- _EXERCISE GOAL_:
Set out the lines below as a numbered list, omitting any blank lines.

Raw records:

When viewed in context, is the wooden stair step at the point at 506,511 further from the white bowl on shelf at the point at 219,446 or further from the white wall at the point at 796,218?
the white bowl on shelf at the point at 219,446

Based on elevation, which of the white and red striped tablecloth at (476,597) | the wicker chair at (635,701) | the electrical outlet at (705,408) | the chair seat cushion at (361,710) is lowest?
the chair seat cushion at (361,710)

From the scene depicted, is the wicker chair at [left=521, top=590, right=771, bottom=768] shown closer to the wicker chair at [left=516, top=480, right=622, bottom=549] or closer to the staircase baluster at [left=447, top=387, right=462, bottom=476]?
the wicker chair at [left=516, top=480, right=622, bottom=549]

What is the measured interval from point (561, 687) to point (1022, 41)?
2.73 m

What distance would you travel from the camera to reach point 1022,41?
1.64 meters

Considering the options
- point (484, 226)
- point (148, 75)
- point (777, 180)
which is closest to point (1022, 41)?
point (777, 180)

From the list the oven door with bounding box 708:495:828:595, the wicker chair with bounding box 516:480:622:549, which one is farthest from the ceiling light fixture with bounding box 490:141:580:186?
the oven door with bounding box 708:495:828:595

- _ANSWER TO THIS TASK_:
1. When viewed in context, is the wooden stair step at the point at 506,511 further from the white bowl on shelf at the point at 219,446 or further from the white wall at the point at 796,218?
2. the white bowl on shelf at the point at 219,446
3. Based on elevation, which of the white and red striped tablecloth at (476,597) | the wicker chair at (635,701) | the electrical outlet at (705,408) | the chair seat cushion at (361,710) is lowest?
4. the chair seat cushion at (361,710)
5. From the scene depicted, is the wicker chair at [left=521, top=590, right=771, bottom=768] shown closer to the wicker chair at [left=516, top=480, right=622, bottom=549] or closer to the staircase baluster at [left=447, top=387, right=462, bottom=476]?
6. the wicker chair at [left=516, top=480, right=622, bottom=549]
7. What is the measured interval from point (561, 687) to point (1022, 41)?
8. 2.73 m
9. What distance would you travel from the camera to reach point 1022,41?
10. 1.64 meters
11. Considering the options
12. - point (484, 226)
13. - point (148, 75)
14. - point (777, 180)
15. which is closest to point (1022, 41)?
16. point (777, 180)
17. From the list the oven door with bounding box 708:495:828:595, the wicker chair with bounding box 516:480:622:549, which one is farthest from the ceiling light fixture with bounding box 490:141:580:186?
18. the oven door with bounding box 708:495:828:595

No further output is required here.